• _PAGE TEXT_
Resellers. The word alone usually incites some sort of rage among sneakerheads. But, what is it about the idea that some choose to profit off of the simple laws of supply and demand that bring out so much emotion in those who don’t?

We thought about that question and had a roundtable discussion with four successful New Jersey-based resellers - who work together in the same re-selling operation - to get their point of view. Names have been altered in order to preserve anonymity, but the information in their answers are honest and open. Read about these resellers’ tricks of the trade in Sneaker Resellers: Getting to Know the Guys Sneakerheads Love to Hate

Interview by Larry Gallagher ()

What got you guys into reselling sneakers?
STEVE: I was 16 or 17 in 1999, and it just all started with wanting to get my sneakers for free. I remember just doing stuff like buying new pairs on discount at local stores and returning them to Niketown for full price store credits to get what I really wanted. It just evolved from there. As I got a little older, I landed a job at Footaction and made friends with local shops. Even back then, there were places selling new shoes that cost $100-$140 and they were selling them for $300 and the hood was loving it because even at a higher price he had what they wanted.

There are a lot of people angry at resellers, but they’re still willing to pay that extra to get what they want.
BILL: That’s what I’m saying.

STEVE: You can’t be mad at us because we provide a service. 

MIKE: A convenience fee.

STEVE: Look, nowadays if you want a specific pair of shoes, you have to spend two or three days that week at the mall scoping out the store. You might have to sleep outside for a raffle ticket to just have a chance at spending $200 on a pair. You waste all that time and then go home praying they call you. You have to be out of your mind to do that.

You can’t be mad at us because we provide a service.

• _DATA SEGMENT_

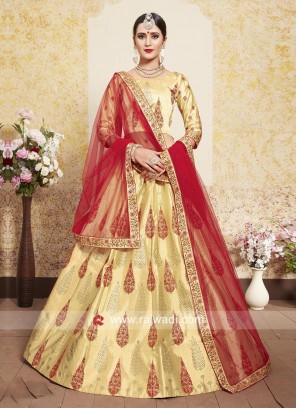 Beige Lehenga Choli with Red Dupatta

• _STUDY QUESTIONS_
[A] In the sneaker reseller interview, which store did Steve return discounted pairs to for full-price store credit?
[B] Rewrite everything from "STEVE: You can’t" down to "to do that." in the sneaker reseller interview, replacing "raffle ticket" with "lottery ticket".

• _SOLUTIONS TO EACH TASK_
[A] Niketown.

[B]
STEVE: You can’t be mad at us because we provide a service. 

MIKE: A convenience fee.

STEVE: Look, nowadays if you want a specific pair of shoes, you have to spend two or three days that week at the mall scoping out the store. You might have to sleep outside for a lottery ticket to just have a chance at spending $200 on a pair. You waste all that time and then go home praying they call you. You have to be out of your mind to do that.